### Requirement
Retype the lines exactly, starting with the line containing "From what can" and continuing through the line containing "point (321, 215) <". Leave the pictures out of your copy.

[Items listed in a dataset]
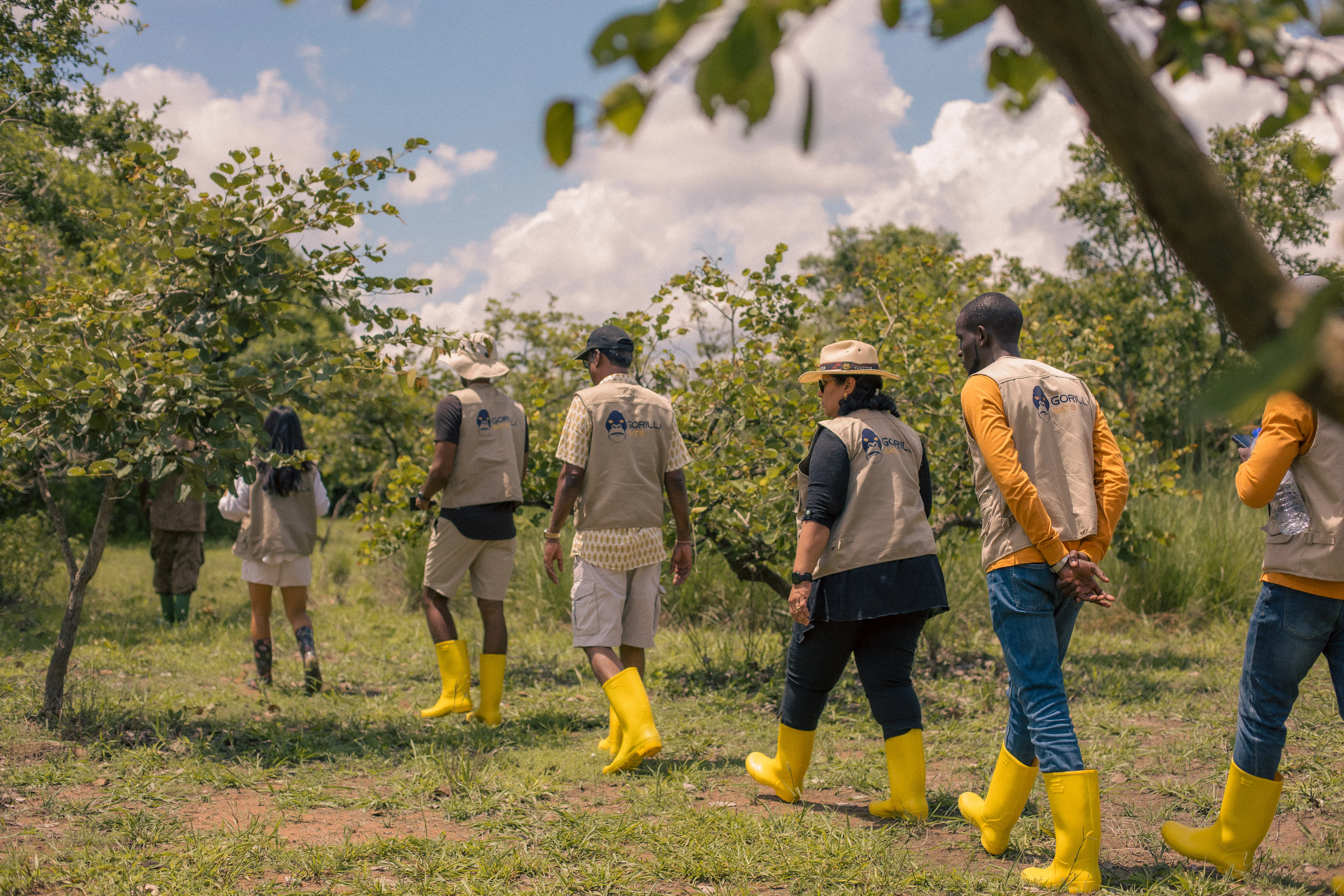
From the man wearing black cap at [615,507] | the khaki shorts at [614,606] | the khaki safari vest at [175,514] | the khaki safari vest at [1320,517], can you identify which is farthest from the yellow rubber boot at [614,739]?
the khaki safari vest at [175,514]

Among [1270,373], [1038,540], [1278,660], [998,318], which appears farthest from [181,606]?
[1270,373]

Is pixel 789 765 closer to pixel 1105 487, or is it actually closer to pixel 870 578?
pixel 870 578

* * *

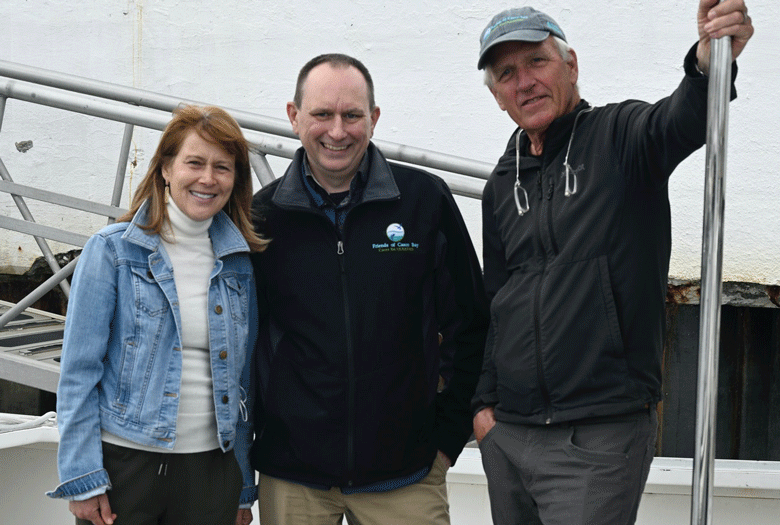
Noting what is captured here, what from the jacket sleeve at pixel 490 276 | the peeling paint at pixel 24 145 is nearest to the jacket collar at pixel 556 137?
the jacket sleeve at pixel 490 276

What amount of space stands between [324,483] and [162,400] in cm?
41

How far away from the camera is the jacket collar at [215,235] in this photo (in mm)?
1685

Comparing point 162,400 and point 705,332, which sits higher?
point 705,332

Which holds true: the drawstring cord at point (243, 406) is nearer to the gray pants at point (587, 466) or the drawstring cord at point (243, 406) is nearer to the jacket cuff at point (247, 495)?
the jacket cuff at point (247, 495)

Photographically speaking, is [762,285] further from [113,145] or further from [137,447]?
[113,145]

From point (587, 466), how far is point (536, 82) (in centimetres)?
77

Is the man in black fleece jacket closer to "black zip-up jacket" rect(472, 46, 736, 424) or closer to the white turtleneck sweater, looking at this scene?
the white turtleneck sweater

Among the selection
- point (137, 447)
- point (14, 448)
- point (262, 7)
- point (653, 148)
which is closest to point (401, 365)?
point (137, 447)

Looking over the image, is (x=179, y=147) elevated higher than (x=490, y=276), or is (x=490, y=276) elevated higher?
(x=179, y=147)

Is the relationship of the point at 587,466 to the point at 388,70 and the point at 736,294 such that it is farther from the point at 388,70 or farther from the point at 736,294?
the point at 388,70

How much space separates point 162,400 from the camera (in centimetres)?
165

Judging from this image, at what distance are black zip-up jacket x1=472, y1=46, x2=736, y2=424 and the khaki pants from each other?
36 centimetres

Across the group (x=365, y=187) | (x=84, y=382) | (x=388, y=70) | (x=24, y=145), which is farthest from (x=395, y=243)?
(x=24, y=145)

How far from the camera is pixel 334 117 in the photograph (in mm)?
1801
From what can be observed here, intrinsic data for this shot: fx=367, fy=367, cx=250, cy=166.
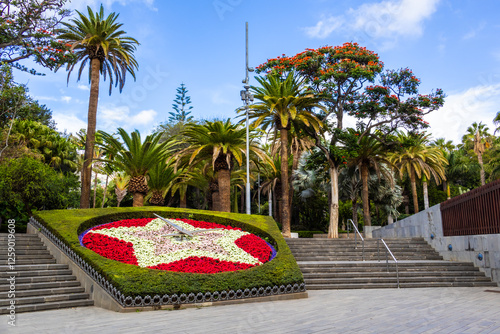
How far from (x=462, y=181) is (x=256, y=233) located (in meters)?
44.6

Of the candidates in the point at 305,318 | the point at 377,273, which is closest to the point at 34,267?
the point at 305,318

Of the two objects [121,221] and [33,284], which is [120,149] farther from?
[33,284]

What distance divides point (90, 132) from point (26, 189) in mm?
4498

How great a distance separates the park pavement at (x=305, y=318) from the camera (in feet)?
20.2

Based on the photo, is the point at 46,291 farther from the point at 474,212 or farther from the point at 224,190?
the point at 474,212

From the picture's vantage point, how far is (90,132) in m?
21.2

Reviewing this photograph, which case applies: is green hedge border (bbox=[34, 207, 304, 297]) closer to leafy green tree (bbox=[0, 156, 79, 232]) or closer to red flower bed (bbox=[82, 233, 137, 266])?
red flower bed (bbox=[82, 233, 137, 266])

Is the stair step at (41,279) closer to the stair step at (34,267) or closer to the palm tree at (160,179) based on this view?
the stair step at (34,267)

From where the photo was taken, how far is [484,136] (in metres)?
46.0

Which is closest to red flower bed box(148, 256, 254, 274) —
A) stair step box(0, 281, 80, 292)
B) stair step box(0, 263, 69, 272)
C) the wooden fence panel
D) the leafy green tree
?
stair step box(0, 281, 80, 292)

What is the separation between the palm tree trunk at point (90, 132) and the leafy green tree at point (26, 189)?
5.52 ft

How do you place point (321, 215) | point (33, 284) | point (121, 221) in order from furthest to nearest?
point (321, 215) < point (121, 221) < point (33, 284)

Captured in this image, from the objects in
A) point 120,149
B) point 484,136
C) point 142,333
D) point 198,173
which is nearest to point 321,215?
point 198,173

### In response
From what can be observed here, intrinsic data for this shot: fx=367, fy=367, cx=250, cy=166.
How far from (x=462, y=181) is (x=256, y=233) located (in meters)?
44.6

Of the candidates in the point at 305,318 | the point at 377,273, which is closest to the point at 34,267?
the point at 305,318

Of the two objects [121,221] and [33,284], which is [120,149] farther from?
[33,284]

What distance divides point (90, 132) from point (26, 189) in mm?
4498

How great a distance separates the park pavement at (x=305, y=318) from the camera (in feet)?
20.2

Based on the photo, is the point at 46,291 farther from the point at 474,212 or farther from the point at 224,190?
the point at 474,212

From the picture's vantage point, how far is (90,132) in m?
21.2

Reviewing this photograph, which case applies: is green hedge border (bbox=[34, 207, 304, 297]) closer to leafy green tree (bbox=[0, 156, 79, 232]) or closer to red flower bed (bbox=[82, 233, 137, 266])?
red flower bed (bbox=[82, 233, 137, 266])

Is the stair step at (41,279) closer to the stair step at (34,267) or closer to the palm tree at (160,179) based on this view?
the stair step at (34,267)

From where the photo was taken, how far is [484,136] (in metres)?
46.0

Which is closest to red flower bed box(148, 256, 254, 274) —
A) stair step box(0, 281, 80, 292)
B) stair step box(0, 263, 69, 272)
C) the wooden fence panel
D) the leafy green tree
?
stair step box(0, 281, 80, 292)

What is the separation between the palm tree trunk at point (90, 132) and the leafy green tree at point (26, 189)?
5.52 ft

How do you place point (321, 215) | point (33, 284) | point (121, 221) in order from furthest to nearest?
point (321, 215) < point (121, 221) < point (33, 284)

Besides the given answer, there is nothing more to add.